Rustdag. Ik sliep vandaag lekker lang uit, dat kan op een camping. Ik droom de laatste tijd veel, of ik onthoud mijn dromen nu. Het zal er wel mee te maken hebben dat ik veel zie en meemaak onderweg. Het voelde raar niet te hoeven fietsen. Ik heb in korte periode veel kilometers gemaakt. Ik ga wat rustiger aan doen, een tandje terug schakelen, onthaasten. Daarnaast probeer ik me aan te passen aan de, in mijn ogen zeer efficiënte manier van leven, van de fransen. S'morgens vroeg uit de veren, ongeveer vier uurtjes werken en daarna matinee, twee uur uitgebreidt en langzaam eten. Dan weer vanaf drie uur (de hitte is inmiddels verdragelijk) met het buikje rond weer aan de slag. Alle energie gaat efficiënt naar het fietsen in de namiddag. S'avonds nog een hapje voor het slapen gaan. C'est tout. Wij nederlanders eten s'avonds warme maaltijden, terwijl je in de middag de meeste energie verbruikt. Beter s'middags warm eten en zodat je het voedsel efficiënt kunt verbranden. 4 uur fietsen, 2 uur niets doen, 4 uur fietsen. Het gat van de dag. De onbestemde tijd van hitte tussen het digestief van de lunch en het aperitief van het diner.

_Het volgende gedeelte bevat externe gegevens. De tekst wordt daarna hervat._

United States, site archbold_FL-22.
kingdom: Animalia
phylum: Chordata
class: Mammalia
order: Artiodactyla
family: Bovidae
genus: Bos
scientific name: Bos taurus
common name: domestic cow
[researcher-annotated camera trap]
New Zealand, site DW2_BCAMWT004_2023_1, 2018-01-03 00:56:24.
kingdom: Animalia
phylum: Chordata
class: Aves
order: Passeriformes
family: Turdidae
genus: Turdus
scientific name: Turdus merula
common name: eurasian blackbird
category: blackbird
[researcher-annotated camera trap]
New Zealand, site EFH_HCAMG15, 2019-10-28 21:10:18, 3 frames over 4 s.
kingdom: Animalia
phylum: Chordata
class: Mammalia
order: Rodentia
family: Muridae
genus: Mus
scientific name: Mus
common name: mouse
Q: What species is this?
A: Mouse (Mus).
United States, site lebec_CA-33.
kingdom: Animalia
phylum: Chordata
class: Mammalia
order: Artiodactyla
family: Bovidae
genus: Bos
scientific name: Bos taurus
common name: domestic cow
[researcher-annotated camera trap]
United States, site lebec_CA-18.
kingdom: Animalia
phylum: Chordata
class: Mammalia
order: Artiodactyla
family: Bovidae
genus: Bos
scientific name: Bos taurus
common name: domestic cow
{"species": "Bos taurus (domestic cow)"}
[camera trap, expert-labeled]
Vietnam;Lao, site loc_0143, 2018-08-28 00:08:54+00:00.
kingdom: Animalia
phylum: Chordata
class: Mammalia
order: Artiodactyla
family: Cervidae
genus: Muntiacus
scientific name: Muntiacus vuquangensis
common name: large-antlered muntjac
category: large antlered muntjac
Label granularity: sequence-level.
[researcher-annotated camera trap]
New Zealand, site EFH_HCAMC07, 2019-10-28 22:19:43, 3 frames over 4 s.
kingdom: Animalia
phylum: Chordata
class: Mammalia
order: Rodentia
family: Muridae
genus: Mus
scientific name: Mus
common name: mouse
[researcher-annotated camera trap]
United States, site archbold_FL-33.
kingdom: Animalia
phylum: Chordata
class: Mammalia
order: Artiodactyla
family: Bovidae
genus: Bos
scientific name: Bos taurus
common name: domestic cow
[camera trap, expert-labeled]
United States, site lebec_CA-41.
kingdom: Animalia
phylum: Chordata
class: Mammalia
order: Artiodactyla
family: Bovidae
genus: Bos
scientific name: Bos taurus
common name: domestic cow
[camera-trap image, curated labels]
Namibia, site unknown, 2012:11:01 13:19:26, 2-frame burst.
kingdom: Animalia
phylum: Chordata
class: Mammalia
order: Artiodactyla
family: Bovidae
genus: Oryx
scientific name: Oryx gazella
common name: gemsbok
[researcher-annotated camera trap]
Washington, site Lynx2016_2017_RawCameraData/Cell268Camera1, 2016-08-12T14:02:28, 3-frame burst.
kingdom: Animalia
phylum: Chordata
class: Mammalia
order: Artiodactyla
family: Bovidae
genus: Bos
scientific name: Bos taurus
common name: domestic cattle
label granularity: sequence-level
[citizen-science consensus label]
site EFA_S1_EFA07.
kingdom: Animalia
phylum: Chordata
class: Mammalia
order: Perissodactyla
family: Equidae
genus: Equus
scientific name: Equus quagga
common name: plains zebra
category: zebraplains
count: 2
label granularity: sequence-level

Wij eten een bruine boterham met kaas en melk. Op een bruine boterham kan men de Tour niet fietsen.
Ik ging maar wandelen in plaats van fietsen op mijn rustdag. Over een grindpad wat parallel liep aan het riviertje. Ergens op een boomstam ging ik frans studeren. Ouderwets zinnetjes uit je hoofd leren: Vous etes tres aimable, les amis des mes amis sont mes amis, honni soit qui mal y pense enz enz.
Op de terugweg naar de camping sprong ik per ongeluk in een plas modder van een halve meter diep. Ik zat vast, maar kon me met een stok uit de slijk trekken. De geur van rottende bladeren zou me de volgende dagen blijven achtervolgen. M'n schoenen waren niet schoon te krijgen.
Terug op de camping sloeg de verveling toe. Ik deed lezen en campingmensen kijken.
Uit verveling heb ik ook mijn aller laatste sigaretten achter elkaar opgerookt. Ik stelde mezelf als doel deze keer echt te stoppen met fompen. Fietsen is daar een ideaal moment voor. Roken is niet nodig. Ik wil soberder leven met minder middelen, maximale focus op natuur om me heen. Ik verwen mezelf met bier, sigaretten, chips, koekjes en dergelijke. Een banaan of appel is ook lekker.
Ik dronk een biertje op een bankje aan de rivier toen er een man op me af stapte. Op het voetbalveld naast de camping stond z'n ezel te grazen. De man reisde twee jaar aan een stuk door respectievelijk Spanje, Portugal en nu Frankrijk. Hij was bezig met z'n eigen 'Tour de France'. De ezel als pakezel en de man al lopend. Soms dertig kilometer op een dag, soms deed hij er zestig. Samen dronken we een biertje.